■ Saved data entries ■
*** Begin section ***

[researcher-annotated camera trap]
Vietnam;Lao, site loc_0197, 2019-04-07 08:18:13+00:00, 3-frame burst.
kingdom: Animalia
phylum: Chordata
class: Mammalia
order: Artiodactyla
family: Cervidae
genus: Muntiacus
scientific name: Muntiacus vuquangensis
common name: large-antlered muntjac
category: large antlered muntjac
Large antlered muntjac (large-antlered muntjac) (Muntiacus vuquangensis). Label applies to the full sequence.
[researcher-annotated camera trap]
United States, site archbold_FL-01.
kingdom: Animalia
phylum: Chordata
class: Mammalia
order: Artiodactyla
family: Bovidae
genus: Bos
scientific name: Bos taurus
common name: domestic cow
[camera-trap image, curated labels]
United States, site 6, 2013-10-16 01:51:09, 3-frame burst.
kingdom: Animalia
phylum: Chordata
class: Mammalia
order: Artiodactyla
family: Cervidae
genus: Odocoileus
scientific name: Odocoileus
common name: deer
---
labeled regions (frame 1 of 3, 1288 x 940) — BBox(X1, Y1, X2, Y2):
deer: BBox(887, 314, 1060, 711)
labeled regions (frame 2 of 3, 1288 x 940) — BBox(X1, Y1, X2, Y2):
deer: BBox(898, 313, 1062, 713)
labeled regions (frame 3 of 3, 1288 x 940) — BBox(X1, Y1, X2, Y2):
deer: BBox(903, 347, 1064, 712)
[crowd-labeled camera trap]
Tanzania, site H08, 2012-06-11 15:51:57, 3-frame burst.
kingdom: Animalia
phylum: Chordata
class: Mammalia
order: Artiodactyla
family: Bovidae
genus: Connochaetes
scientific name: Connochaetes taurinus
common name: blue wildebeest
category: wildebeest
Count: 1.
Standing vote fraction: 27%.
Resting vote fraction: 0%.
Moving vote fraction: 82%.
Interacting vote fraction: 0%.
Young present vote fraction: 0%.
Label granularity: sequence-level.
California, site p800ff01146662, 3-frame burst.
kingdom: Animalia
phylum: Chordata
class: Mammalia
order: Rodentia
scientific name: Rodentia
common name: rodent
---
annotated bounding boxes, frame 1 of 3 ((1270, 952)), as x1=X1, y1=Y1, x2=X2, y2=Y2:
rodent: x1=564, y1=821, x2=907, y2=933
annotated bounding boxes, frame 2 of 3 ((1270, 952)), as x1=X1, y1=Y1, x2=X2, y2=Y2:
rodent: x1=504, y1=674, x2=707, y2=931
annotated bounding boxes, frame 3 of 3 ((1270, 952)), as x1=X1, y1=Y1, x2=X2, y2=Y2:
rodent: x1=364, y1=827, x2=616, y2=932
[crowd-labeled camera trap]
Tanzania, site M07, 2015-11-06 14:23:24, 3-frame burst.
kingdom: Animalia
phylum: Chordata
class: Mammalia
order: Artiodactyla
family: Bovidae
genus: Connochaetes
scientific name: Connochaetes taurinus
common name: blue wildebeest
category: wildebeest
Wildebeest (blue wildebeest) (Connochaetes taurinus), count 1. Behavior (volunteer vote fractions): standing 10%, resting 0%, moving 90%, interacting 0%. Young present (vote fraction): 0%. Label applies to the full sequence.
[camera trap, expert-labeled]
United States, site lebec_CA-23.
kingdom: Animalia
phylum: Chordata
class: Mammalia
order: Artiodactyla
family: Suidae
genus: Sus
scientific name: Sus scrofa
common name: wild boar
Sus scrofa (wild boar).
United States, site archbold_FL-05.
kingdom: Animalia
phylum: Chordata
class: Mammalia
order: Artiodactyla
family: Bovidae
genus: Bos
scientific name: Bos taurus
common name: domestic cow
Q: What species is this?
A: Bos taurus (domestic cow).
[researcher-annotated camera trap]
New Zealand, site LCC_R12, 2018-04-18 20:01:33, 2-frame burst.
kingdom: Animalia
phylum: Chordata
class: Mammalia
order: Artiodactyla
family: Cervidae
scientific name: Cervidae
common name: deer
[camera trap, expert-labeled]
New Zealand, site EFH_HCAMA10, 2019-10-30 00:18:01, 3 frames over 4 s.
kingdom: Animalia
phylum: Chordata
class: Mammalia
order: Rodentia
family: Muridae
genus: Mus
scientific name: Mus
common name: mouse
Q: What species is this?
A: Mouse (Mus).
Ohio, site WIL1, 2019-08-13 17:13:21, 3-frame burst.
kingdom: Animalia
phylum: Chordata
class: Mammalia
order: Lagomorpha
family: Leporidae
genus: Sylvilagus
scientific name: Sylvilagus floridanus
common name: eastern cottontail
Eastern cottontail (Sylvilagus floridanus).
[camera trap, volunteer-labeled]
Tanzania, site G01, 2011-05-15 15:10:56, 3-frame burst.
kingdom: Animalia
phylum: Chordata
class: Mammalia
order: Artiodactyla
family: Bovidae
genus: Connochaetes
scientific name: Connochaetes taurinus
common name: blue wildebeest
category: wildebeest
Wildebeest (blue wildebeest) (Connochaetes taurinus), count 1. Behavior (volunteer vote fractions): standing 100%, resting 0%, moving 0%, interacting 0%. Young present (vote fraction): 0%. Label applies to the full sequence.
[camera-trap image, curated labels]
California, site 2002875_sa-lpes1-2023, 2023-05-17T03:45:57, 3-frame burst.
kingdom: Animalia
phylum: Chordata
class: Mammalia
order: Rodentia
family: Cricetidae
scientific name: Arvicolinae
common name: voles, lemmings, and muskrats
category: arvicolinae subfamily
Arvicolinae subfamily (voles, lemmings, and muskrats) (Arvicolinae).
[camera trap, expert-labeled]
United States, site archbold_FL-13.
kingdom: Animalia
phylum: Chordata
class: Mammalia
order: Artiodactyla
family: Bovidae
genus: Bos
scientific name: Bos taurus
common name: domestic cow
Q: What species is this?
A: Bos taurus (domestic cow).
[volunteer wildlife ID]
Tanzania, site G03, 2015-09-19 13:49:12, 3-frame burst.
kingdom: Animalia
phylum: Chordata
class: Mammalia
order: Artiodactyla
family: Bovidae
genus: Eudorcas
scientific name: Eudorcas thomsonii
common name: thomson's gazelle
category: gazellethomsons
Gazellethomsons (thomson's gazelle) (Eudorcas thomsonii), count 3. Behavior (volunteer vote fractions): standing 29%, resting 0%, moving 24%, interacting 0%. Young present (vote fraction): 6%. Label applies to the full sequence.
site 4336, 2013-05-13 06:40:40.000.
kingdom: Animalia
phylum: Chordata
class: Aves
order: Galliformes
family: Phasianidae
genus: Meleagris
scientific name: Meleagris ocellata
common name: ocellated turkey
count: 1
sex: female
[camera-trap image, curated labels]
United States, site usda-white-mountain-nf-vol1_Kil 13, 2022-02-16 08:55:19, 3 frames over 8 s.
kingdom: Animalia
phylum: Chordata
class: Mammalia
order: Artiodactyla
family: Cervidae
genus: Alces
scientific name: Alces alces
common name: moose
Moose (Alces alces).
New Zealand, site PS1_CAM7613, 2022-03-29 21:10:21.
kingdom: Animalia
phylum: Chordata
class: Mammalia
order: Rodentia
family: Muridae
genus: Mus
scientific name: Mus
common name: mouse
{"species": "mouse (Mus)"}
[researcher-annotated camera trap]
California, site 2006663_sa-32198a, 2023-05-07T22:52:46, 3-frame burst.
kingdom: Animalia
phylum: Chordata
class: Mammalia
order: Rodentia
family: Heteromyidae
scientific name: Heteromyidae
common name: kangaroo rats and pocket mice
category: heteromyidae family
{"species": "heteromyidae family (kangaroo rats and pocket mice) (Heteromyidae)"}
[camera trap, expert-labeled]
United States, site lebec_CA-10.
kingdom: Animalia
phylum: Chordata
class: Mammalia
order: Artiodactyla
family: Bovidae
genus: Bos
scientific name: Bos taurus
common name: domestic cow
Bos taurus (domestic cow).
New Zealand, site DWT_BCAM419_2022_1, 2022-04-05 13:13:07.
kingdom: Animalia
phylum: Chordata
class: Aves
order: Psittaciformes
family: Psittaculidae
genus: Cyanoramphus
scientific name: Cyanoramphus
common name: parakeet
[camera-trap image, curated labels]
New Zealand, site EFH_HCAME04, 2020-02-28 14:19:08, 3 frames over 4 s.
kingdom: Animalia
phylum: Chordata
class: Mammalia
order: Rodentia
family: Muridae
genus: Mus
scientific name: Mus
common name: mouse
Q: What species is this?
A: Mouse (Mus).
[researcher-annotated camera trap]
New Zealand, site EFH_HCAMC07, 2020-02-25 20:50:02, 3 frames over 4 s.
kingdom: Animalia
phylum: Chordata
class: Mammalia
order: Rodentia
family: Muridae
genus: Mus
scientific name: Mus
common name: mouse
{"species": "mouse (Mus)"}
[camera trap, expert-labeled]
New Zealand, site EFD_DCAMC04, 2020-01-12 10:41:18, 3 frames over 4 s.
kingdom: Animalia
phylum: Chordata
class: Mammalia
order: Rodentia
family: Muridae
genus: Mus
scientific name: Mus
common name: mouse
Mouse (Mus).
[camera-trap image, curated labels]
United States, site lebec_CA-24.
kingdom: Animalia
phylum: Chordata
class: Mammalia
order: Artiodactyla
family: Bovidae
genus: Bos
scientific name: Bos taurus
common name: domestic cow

*** End section ***

■ Required action ■
When a line in the data above contains the string "over", copy that line.

■ Answer for the task ■
New Zealand, site EFH_HCAMA10, 2019-10-30 00:18:01, 3 frames over 4 s.
United States, site usda-white-mountain-nf-vol1_Kil 13, 2022-02-16 08:55:19, 3 frames over 8 s.
New Zealand, site EFH_HCAME04, 2020-02-28 14:19:08, 3 frames over 4 s.
New Zealand, site EFH_HCAMC07, 2020-02-25 20:50:02, 3 frames over 4 s.
New Zealand, site EFD_DCAMC04, 2020-01-12 10:41:18, 3 frames over 4 s.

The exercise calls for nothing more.